Kekerasan terhadap perempuan sebagai mana diatur dalam Pasal 1 angka 1 UU PKDRT dipertegas lagi dalam Pasal 5 UU PKDRT bahwa setiap orang dilarang melakukan kekerasan dalam rumah tangga terhadap orang dalam lingkup rumah tangganya, dengan cara: kekerasan fisik, kekerasan psikis, kekerasan seksual, atau, penelantaran rumah tangga.
Beberapa hal yang bisa dilakukan korban sebelum melapor ke pihak berwajib adalah mengumpulkan bukti, meminta batuan pada keluarga atau kerabat terdekat, dan melaporkan ke polisi.
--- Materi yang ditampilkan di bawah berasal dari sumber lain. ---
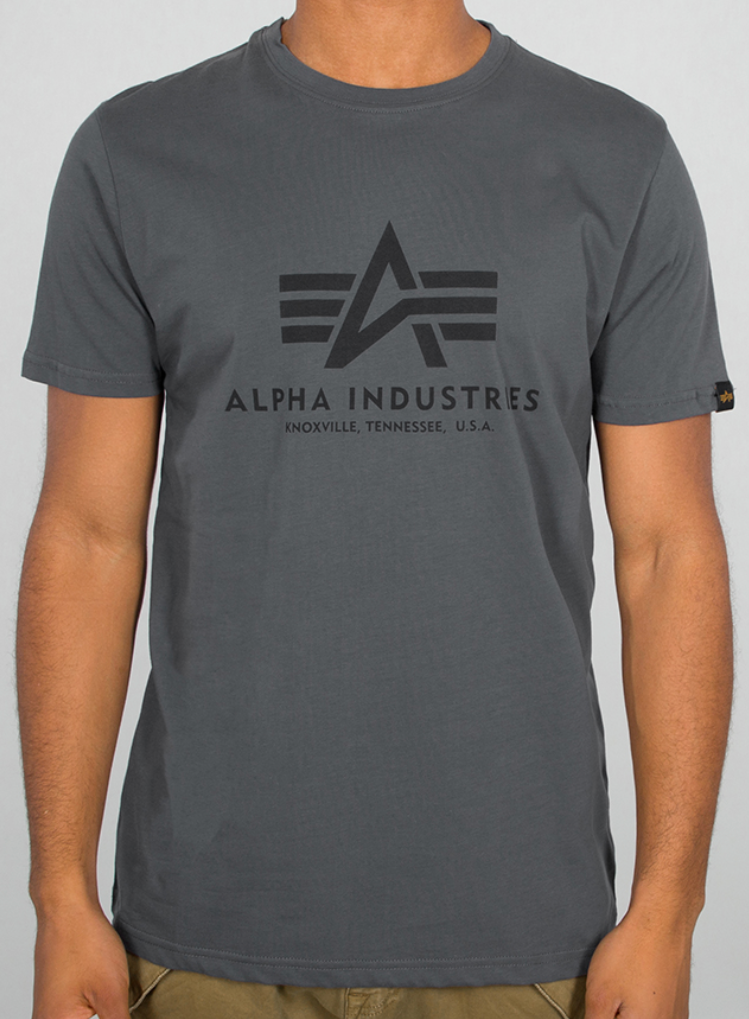 Alpha Industries Basic T-Shirt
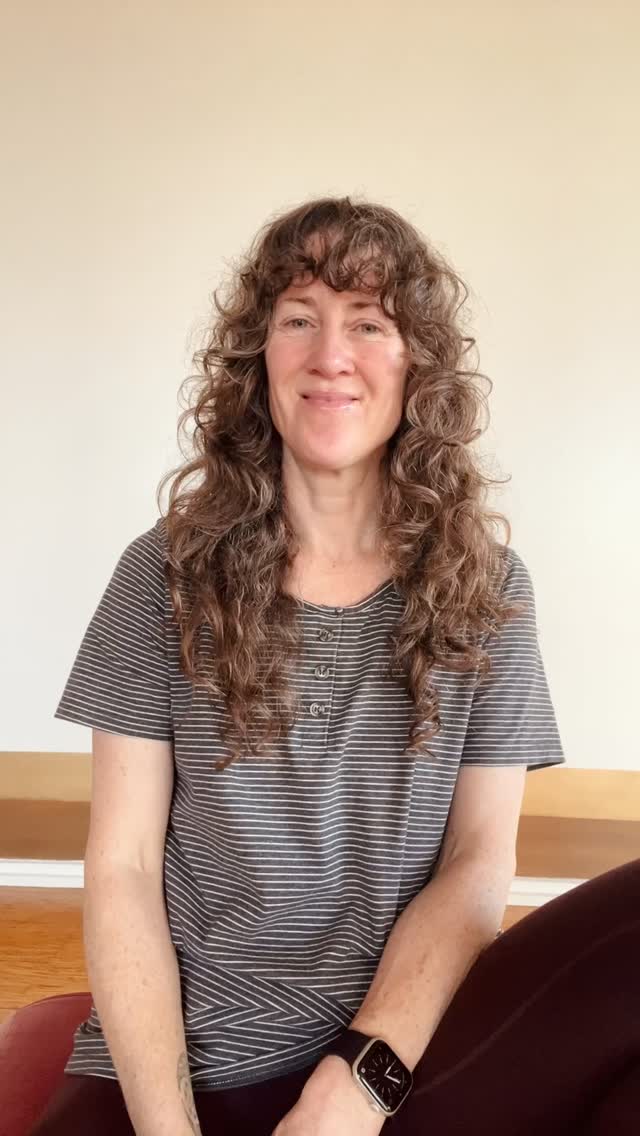 Due to popular demand my Happy, Healthy Hips workshop is back for another iteration @yogaground_greylynn on Sunday the 28th of June. I’d love to see you there!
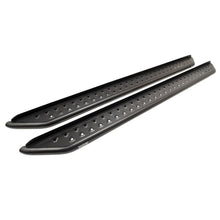 Load image into Gallery viewer, Westin Ford Bronco 4DR (Excl. Bronco Sport) Outlaw Running Boards - Black
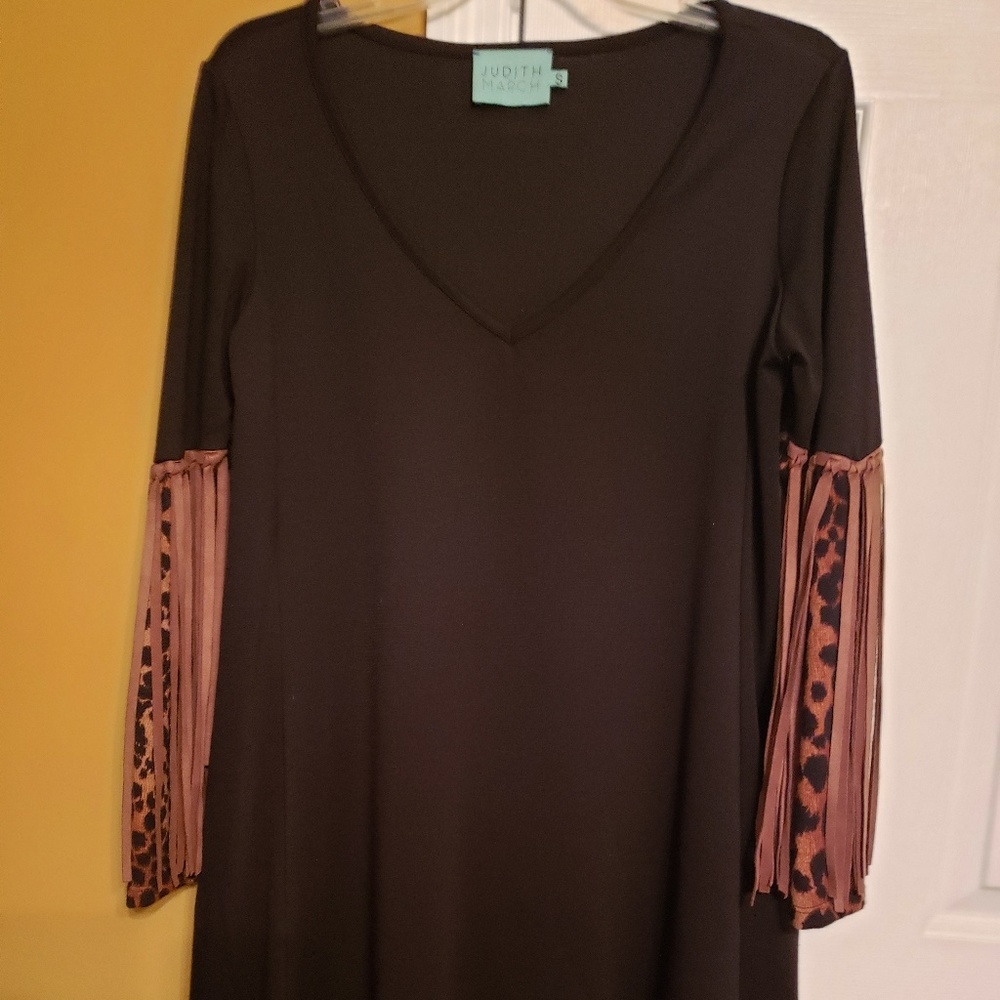 Dress/Tunic/Boutique/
Jika belum berani melapor ke polisi, korban bisa melapor ke pusat layanan kesehatan terdekat atau lembaga bantuan hukum, agar pelaku bisa ditindak secara hukum.
Itulah beberapa hal yang perlu kamu ketahui mengenai marital rape atau pemerkosaan dalam pernikahan. Semoga hal ini tidak terjadi padamu, ya, Bela.